Saturday, August 9, 2014

Those “not that muches” add up

Perhaps it comes with age. Fixed incomes come with aging. Gradually you become painfully aware of how easy it is for folks to take more money out of your pocket, making it sound so easy.

Older folks tell me they have the feeling younger folks “look through” them. The older you are, and we might add, the poorer you are, the less others notice you. Both groups are on relatively fixed incomes.

Whether its water or trash pickup rates, or another Cheyenne Light Fuel and Power Company rate hike, they’re all justified by the same argument. In each case, they take more money out of our pockets saying, “Ah, it’s not that much.”

All those “not that muches” add up, unless they’re “looking through” some people.

When the city recently raised water rates, the Board of Public Utilities said “it’s not that much.” They explained the increase would cost average residential customers “only” an additional $1.28 per month. Monthly sewer rates will go up about $1.41 for residential customers. That’s another $2.49 on average. Not that much right? But it’s not alone.

There are also increased rates for commercial customers, which will also eventually come out of our pockets as costs are passed along. Commercial customers increases average $3.18 more per month for water, and $3.81 for sewer, combining for $6.99.

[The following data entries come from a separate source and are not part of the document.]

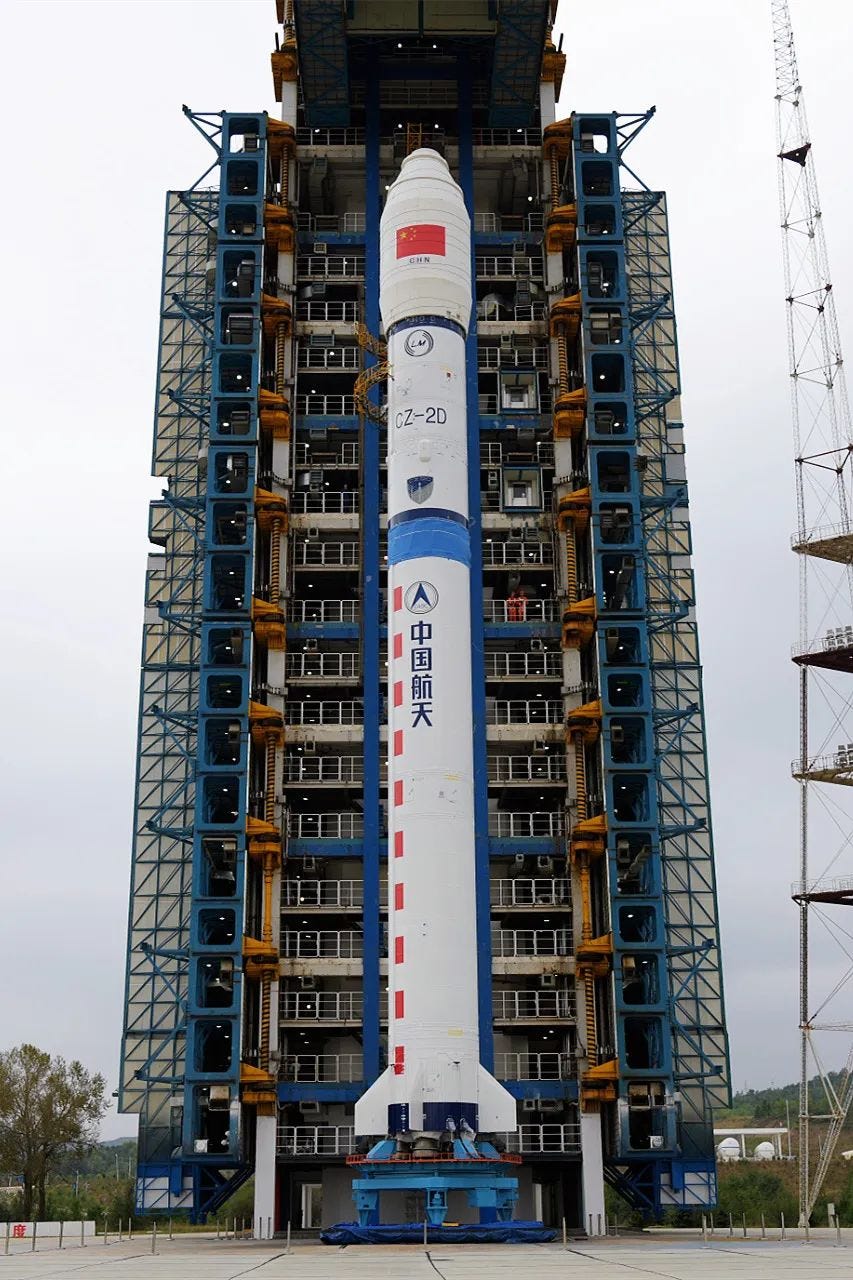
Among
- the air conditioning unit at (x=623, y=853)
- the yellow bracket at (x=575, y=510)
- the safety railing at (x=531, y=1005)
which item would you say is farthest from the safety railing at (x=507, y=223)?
the safety railing at (x=531, y=1005)

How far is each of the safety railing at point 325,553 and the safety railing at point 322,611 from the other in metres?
1.50

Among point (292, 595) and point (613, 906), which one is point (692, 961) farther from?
point (292, 595)

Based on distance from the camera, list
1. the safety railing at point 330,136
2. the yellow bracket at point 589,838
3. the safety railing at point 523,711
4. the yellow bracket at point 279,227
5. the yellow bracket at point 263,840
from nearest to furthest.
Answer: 1. the yellow bracket at point 263,840
2. the yellow bracket at point 589,838
3. the safety railing at point 523,711
4. the yellow bracket at point 279,227
5. the safety railing at point 330,136

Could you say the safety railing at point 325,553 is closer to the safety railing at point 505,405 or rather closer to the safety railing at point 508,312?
the safety railing at point 505,405

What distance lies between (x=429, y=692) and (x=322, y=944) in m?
15.8

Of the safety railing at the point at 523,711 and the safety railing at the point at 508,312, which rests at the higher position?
the safety railing at the point at 508,312

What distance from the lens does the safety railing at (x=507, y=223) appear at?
59.2 metres

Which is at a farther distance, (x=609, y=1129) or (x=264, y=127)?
(x=264, y=127)

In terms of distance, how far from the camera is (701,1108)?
160 feet

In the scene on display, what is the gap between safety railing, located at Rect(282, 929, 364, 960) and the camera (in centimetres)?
5012

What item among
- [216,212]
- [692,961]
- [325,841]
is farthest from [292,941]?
[216,212]

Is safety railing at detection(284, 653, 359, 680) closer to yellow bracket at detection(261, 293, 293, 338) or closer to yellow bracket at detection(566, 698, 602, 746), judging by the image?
yellow bracket at detection(566, 698, 602, 746)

That brings the big board total to $9.48 per month.

Coming soon to a checkbook near you are also additional costs for trash services.

Just weeks after the City Council denied an increase, the proposal is back. Council members first wanted to see the results of a long-awaited study of the sanitation program. The study is in and it will provide the council with cover for reaching into our pockets for more than a little loose change.

If the rate increases recommended by the study were implemented, residential customers currently paying $20 per month would be paying more than $29 for the same services in 2019. 

That's a 45 percent increase over five years.

And here comes the argument that “looks through” us. The vice president of HDR, the consulting firm that conducted the study said, "The impact of the increases appears reasonable.” Gould added, "I suspect that it might not even be noticed (by customers). And if it's noticed, it wouldn't create affordability issues."

Easy for him to say, but let’s head on over to the big board. Add in additional monthly costs Gould says we won’t even notice to the additional costs we’ll see on our water bill, and the subtotal becomes $18.48.
Then there’s the ever-present Cheyenne Light Fuel and Power rate increases. CLFP asked the Wyoming Public Service Commission (PSC) to approve a 12.7 million dollar rate increase, which will add $10.41 per month to already-high residential electricity monthly bills in Laramie County.

The argument CLFP trots out is predictable. “Energy still remains a great value for our customers,” Mark Stege, vice president of operations for Cheyenne Light, said. A “great value” is far different from “affordable.”

After hearing concerns from senior citizens and two large industrial consumers, the PSC not only approved the rates but also a process of reducing the “burden” on industrial users by shifting their costs to us.

Between the Board of Public Utilities, the city council, and CLFP, the tote board expropriates additional monthly charges for water and sewer, trash collection, electricity and gas of almost $30 a month from the fixed incomes of the elderly and low income folks. And it’s not as though the current charges are too low!

The legislature repealed cost-of-living increases for state retirees and rate increases greatly exceed the 1.5% cost-of-living increase in Social Security. Thus rate hikes called “not much,” and “unnoticeable” add significantly to the budgets of those already hammered by accelerating food, transportation, and medical costs.

Perhaps the PSC and other rate-making authorities should be required to have low and fixed-income members. Otherwise, rate increases will always seem to them to be “not that much.”